問題の内容: 本文にある次の一文を英語に訳しなさい。「発熱がきっかけにとうとう訪問診療が始まりました。」

+++ 確認用の本文 +++

外来で点滴に来ている彼女にだんだん元気がなくなっていくのが目にみえるようになって、それでもずっと笑顔で接してくださいました。発熱がきっかけにとうとう訪問診療が始まりました。訪問開始後、彼女はみるみる内に状態が悪くなっていきました。身体が半分動けなくなっても、自分の事はいつも二の次でした。「お茶をだせなくてすみません。」とおっしゃったり、私達の身なりが少しでも乱れているとそっと直して下さいました。常に私達に気を配って下さり、女性らしさを教えてくれました。
最期、意識もなくなりながら、精一杯の力を振り絞って呼吸をしていらっしゃいました。沢山の人が集まり、「頑張れ。」と励ましの声がかかり、彼女の生き様が伺えました。そして静かに息をひきとられました。10日間の短い訪問となりました。
生前、彼女は「まだ生きたい。」とおっしゃっていました。でも「夫に子に孫に友達に、沢山の人達に恵まれ、素晴らしい人生でした。」ともおっしゃっていました。彼女の人生は、まさしくこの多くの人々に彩られ、輝かしいものであったと思います。彼女に代わって、周りの方々にお礼の言葉を送りたい気持ちです。
心より御冥福をお祈りいたします。

+++ データ +++

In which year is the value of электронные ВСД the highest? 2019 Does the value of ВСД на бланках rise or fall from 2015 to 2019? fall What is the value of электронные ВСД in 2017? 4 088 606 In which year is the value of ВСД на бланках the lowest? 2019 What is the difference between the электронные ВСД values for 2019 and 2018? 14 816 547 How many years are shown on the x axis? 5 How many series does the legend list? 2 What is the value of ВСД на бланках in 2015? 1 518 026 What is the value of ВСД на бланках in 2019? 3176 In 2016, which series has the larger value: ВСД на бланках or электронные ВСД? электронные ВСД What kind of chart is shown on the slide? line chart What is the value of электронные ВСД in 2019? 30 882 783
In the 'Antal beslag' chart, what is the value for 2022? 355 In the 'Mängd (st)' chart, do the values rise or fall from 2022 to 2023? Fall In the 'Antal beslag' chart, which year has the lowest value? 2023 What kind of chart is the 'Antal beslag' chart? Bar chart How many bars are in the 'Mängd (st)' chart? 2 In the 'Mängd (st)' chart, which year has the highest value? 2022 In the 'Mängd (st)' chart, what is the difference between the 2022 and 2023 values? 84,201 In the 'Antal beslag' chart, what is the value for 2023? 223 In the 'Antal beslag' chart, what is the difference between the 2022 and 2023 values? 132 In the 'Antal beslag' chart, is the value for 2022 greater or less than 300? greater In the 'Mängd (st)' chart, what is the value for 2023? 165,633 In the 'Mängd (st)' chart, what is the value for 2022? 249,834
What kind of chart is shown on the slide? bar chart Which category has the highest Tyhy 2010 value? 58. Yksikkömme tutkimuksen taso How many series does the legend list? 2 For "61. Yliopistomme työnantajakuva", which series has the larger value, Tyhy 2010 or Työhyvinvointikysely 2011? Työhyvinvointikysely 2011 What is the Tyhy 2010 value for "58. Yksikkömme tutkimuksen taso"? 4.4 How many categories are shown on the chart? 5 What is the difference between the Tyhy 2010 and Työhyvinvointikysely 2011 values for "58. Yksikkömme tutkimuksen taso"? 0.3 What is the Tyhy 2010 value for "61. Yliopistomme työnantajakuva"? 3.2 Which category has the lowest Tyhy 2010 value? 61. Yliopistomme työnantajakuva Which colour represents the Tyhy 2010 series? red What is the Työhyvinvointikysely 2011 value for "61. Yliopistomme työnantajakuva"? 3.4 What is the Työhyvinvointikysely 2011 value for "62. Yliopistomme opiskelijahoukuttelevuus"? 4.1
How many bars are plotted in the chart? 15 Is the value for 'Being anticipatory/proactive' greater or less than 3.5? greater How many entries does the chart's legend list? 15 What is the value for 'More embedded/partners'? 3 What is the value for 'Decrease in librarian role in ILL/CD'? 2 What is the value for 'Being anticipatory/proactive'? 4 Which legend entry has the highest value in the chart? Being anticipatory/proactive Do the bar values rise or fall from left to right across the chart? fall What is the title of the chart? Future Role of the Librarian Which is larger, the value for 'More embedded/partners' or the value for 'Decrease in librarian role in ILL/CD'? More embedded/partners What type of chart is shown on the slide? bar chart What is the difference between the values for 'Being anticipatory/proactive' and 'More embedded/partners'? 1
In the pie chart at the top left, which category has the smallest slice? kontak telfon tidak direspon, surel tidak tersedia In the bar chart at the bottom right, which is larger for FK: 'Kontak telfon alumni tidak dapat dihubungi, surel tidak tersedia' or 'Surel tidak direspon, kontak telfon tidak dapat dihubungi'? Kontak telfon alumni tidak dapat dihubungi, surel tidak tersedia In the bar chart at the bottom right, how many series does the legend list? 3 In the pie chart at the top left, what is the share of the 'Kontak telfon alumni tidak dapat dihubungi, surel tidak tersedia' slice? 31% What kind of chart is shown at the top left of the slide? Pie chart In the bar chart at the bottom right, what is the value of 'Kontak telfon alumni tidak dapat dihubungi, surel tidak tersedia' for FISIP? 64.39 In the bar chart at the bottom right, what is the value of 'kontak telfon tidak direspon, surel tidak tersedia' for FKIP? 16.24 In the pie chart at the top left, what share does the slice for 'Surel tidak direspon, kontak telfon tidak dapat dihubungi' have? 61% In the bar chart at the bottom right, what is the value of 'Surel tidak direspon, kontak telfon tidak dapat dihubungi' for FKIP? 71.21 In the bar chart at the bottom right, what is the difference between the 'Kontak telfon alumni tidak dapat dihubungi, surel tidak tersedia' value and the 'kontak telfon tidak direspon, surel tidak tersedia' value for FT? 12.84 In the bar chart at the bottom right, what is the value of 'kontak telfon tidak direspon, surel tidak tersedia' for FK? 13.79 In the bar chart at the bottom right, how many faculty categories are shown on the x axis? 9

+++

解答: A fever finally led to the start of home-visit medical care.